Una de las preocupaciones que se tienen es el conservar el número de empresas en el sector y con trabajo, pues esto permitirá la recontratación de personal que tuvo que enviarse a parar temporalmente, por falta de condiciones, pues en los primeros meses de la pandemia se perdieron cinco mil empleos y para finales del año pasado se logró la recuperación de tres mil, pero se requiere de un esfuerzo adicional para reincorporar a trabajadores.

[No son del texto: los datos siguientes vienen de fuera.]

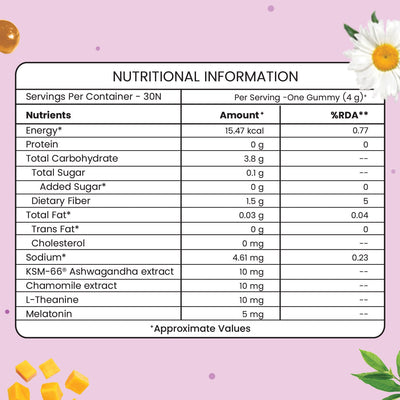 NUTRITIONAL INFORMATION

Servings Per Container - 30N

Per Serving -One Gummy (4 g)*

| Nutrients | Amount* | %RDA** |
|---|---|---|
| Energy* | 15.47 kcal | 0.77 |
| Protein | 0 g | 0 |
| Total Carbohydrate | 3.8 g | -- |
| Total Sugar | 0.1 g | -- |
| Added Sugar* | 0 g | 0 |
| Dietary Fiber | 1.5 g | 5 |
| Total Fat* | 0.03 g | 0.04 |
| Trans Fat* | 0 g | 0 |
| Cholesterol | 0 mg | -- |
| Sodium* | 4.61 mg | 0.23 |
| KSM-66® Ashwagandha extract | 10 mg | -- |
| Chamomile extract | 10 mg | -- |
| L-Theanine | 10 mg | -- |
| Melatonin | 5 mg | -- |

*Approximate Values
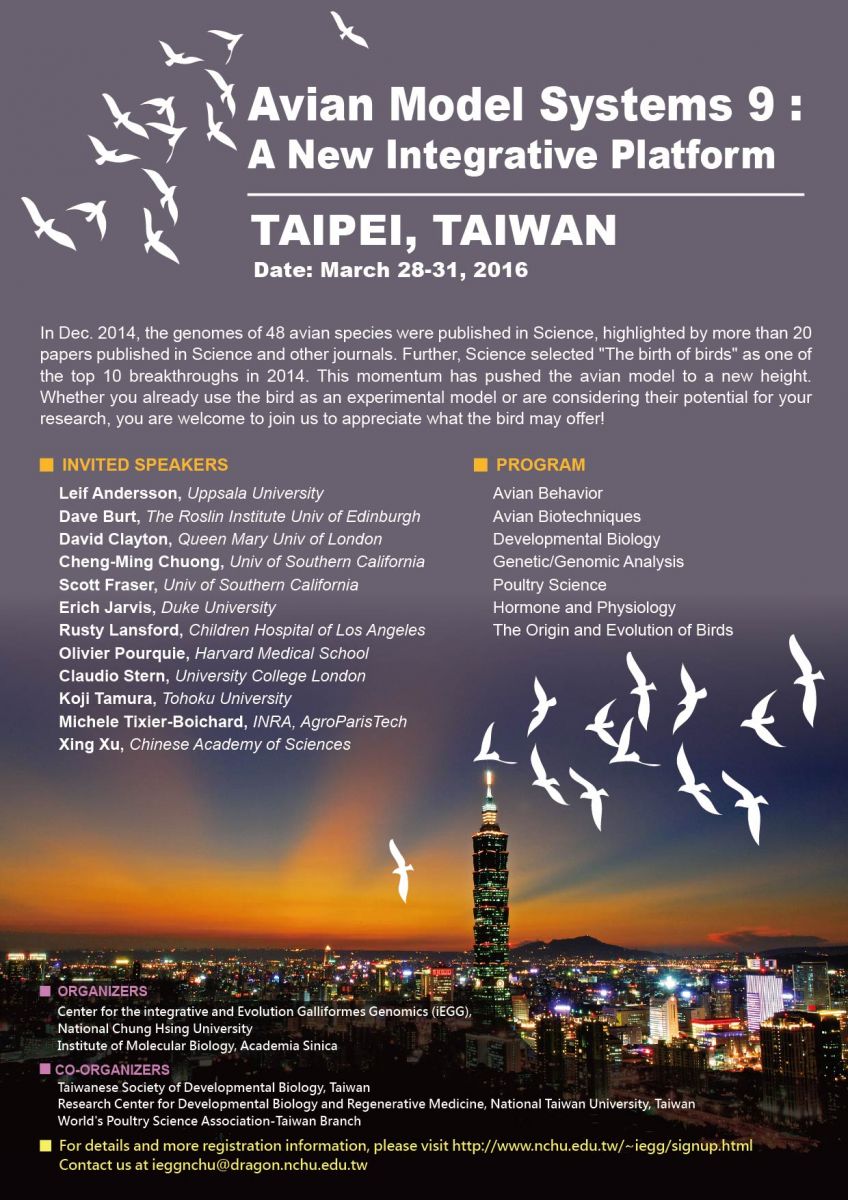 Avian Model Systems 9 :
A New Integrative Platform

TAIPEI, TAIWAN
Date: March 28-31, 2016

In Dec. 2014, the genomes of 48 avian species were published in Science, highlighted by more than 20 papers published in Science and other journals. Further, Science selected "The birth of birds" as one of the top 10 breakthroughs in 2014. This momentum has pushed the avian model to a new height. Whether you already use the bird as an experimental model or are considering their potential for your research, you are welcome to join us to appreciate what the bird may offer!

INVITED SPEAKERS
Leif Andersson, Uppsala University
Dave Burt, The Roslin Institute Univ of Edinburgh
David Clayton, Queen Mary Univ of London
Cheng-Ming Chuong, Univ of Southern California
Scott Fraser, Univ of Southern California
Erich Jarvis, Duke University
Rusty Lansford, Children Hospital of Los Angeles
Olivier Pourquie, Harvard Medical School
Claudio Stern, University College London
Koji Tamura, Tohoku University
Michele Tixier-Boichard, INRA, AgroParisTech
Xing Xu, Chinese Academy of Sciences

PROGRAM
Avian Behavior
Avian Biotechniques
Developmental Biology
Genetic/Genomic Analysis
Poultry Science
Hormone and Physiology
The Origin and Evolution of Birds

ORGANIZERS
Center for the integrative and Evolution Galliformes Genomics (iEGG), National Chung Hsing University
Institute of Molecular Biology, Academia Sinica

CO-ORGANIZERS
Taiwanese Society of Developmental Biology, Taiwan
Research Center for Developmental Biology and Regenerative Medicine, National Taiwan University, Taiwan
World's Poultry Science Association-Taiwan Branch

For details and more registration information, please visit http://www.nchu.edu.tw/~iegg/signup.html
Contact us at ieggnchu@dragon.nchu.edu.tw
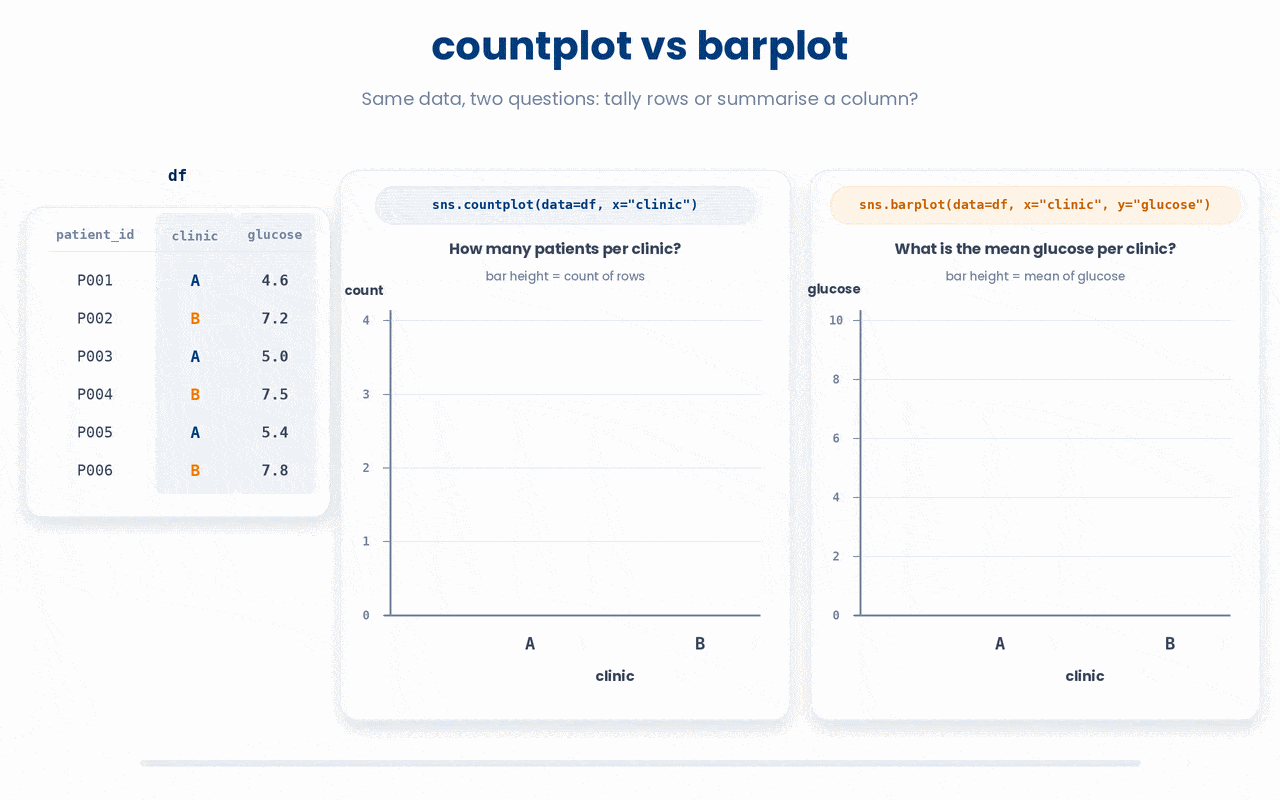 countplot vs barplot

Same data, two questions: tally rows or summarise a column?

df

| patient_id | clinic | glucose |
|---|---|---|
| P001 | A | 4.6 |
| P002 | B | 7.2 |
| P003 | A | 5.0 |
| P004 | B | 7.5 |
| P005 | A | 5.4 |
| P006 | B | 7.8 |

sns.countplot(data=df, x="clinic")

How many patients per clinic?

bar height = count of rows

count

4
3
2
1
0

A B

clinic

sns.barplot(data=df, x="clinic", y="glucose")

What is the mean glucose per clinic?

bar height = mean of glucose

glucose

10
8
6
4
2
0

A B

clinic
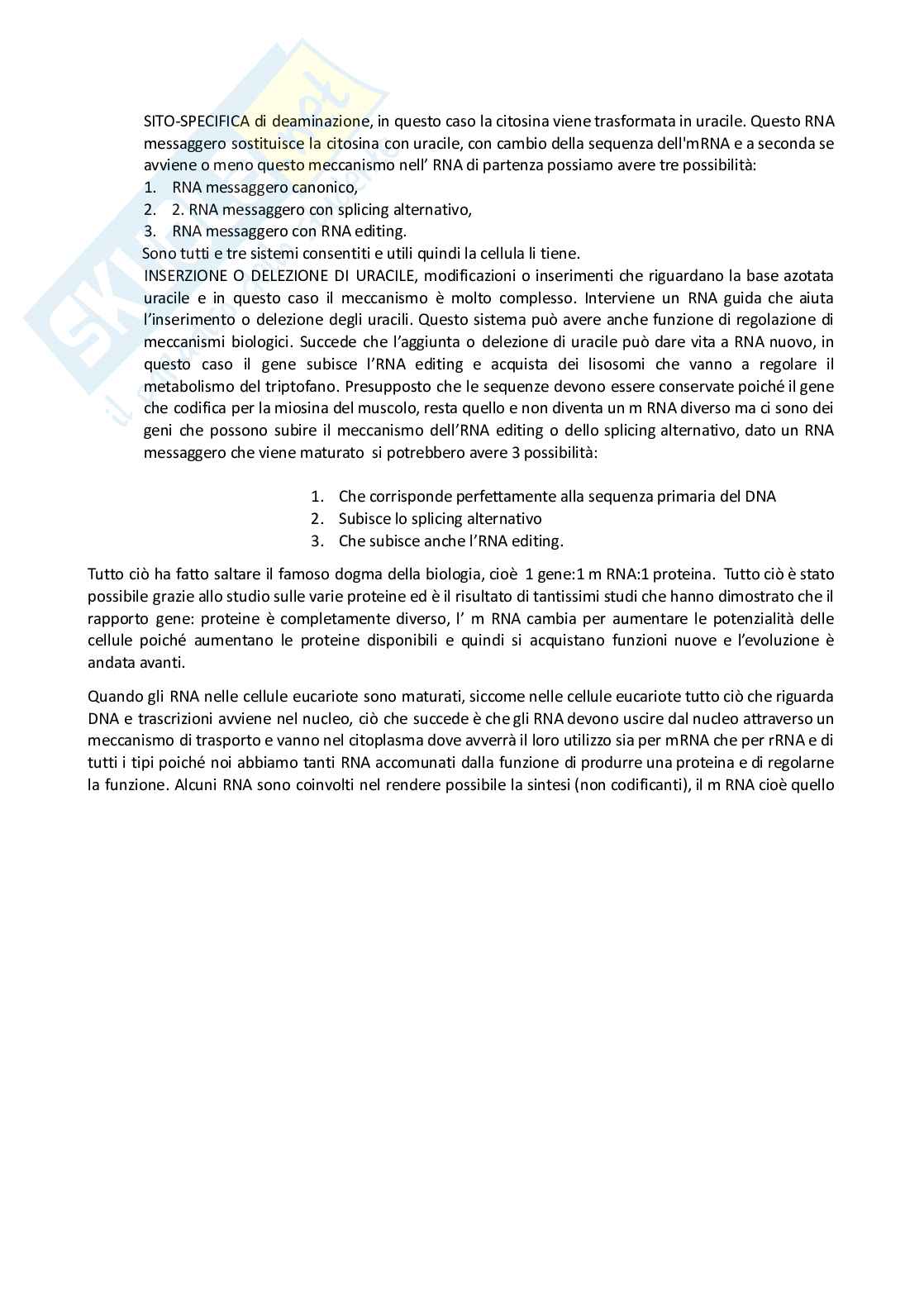 SITO-SPECIFICA di deaminazione, in questo caso la citosina viene trasformata in uracile. Questo RNA messaggero sostituisce la citosina con uracile, con cambio della sequenza dell'mRNA e a seconda se avviene o meno questo meccanismo nell' RNA di partenza possiamo avere tre possibilità:

1. RNA messaggero canonico,
2. 2. RNA messaggero con splicing alternativo,
3. RNA messaggero con RNA editing.

Sono tutti e tre sistemi consentiti e utili quindi la cellula li tiene.

INSERZIONE O DELEZIONE DI URACILE, modificazioni o inserimenti che riguardano la base azotata uracile e in questo caso il meccanismo è molto complesso. Interviene un RNA guida che aiuta l'inserimento o delezione degli uracili. Questo sistema può avere anche funzione di regolazione di meccanismi biologici. Succede che l'aggiunta o delezione di uracile può dare vita a RNA nuovo, in questo caso il gene subisce l'RNA editing e acquista dei lisosomi che vanno a regolare il metabolismo del triptofano. Presupposto che le sequenze devono essere conservate poiché il gene che codifica per la miosina del muscolo, resta quello e non diventa un m RNA diverso ma ci sono dei geni che possono subire il meccanismo dell'RNA editing o dello splicing alternativo, dato un RNA messaggero che viene maturato si potrebbero avere 3 possibilità:

1. Che corrisponde perfettamente alla sequenza primaria del DNA
2. Subisce lo splicing alternativo
3. Che subisce anche l'RNA editing.

Tutto ciò ha fatto saltare il famoso dogma della biologia, cioè 1 gene:1 m RNA:1 proteina. Tutto ciò è stato possibile grazie allo studio sulle varie proteine ed è il risultato di tantissimi studi che hanno dimostrato che il rapporto gene: proteine è completamente diverso, l' m RNA cambia per aumentare le potenzialità delle cellule poiché aumentano le proteine disponibili e quindi si acquistano funzioni nuove e l'evoluzione è andata avanti.

Quando gli RNA nelle cellule eucariote sono maturati, siccome nelle cellule eucariote tutto ciò che riguarda DNA e trascrizioni avviene nel nucleo, ciò che succede è che gli RNA devono uscire dal nucleo attraverso un meccanismo di trasporto e vanno nel citoplasma dove avverrà il loro utilizzo sia per mRNA che per rRNA e di tutti i tipi poiché noi abbiamo tanti RNA accomunati dalla funzione di produrre una proteina e di regolarne la funzione. Alcuni RNA sono coinvolti nel rendere possibile la sintesi (non codificanti), il m RNA cioè quello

Otro de los retos en el sector es enfrentar la crisis económica y la inflación en esta industria, que se había mantenido en niveles razonables de entre el 3 y 4%, sin embargo este año se han rebasado esos niveles, y ha sido por el alza en casi todos los insumos, principalmente en el acero, “es difícil, pero esperamos poder absorber ese costo y esperar que esto no se prolongue más, pues al tener la ventaja de que no hay escasez de materiales, se puede aguantar unos meses, pero no todo el año”.
Finalmente, Palacios Salas comentó que desde hace tiempo, los industriales de la construcción han tenido que sacrificar determinado margen de ganancia para no quedarse fuera de mercado, pero insistió, esperan que la crisis no se prolongue más de lo esperado, porque podría llegar el momento en que los aumentos se repercutan en el costo de la obra, ya sea pública como privada.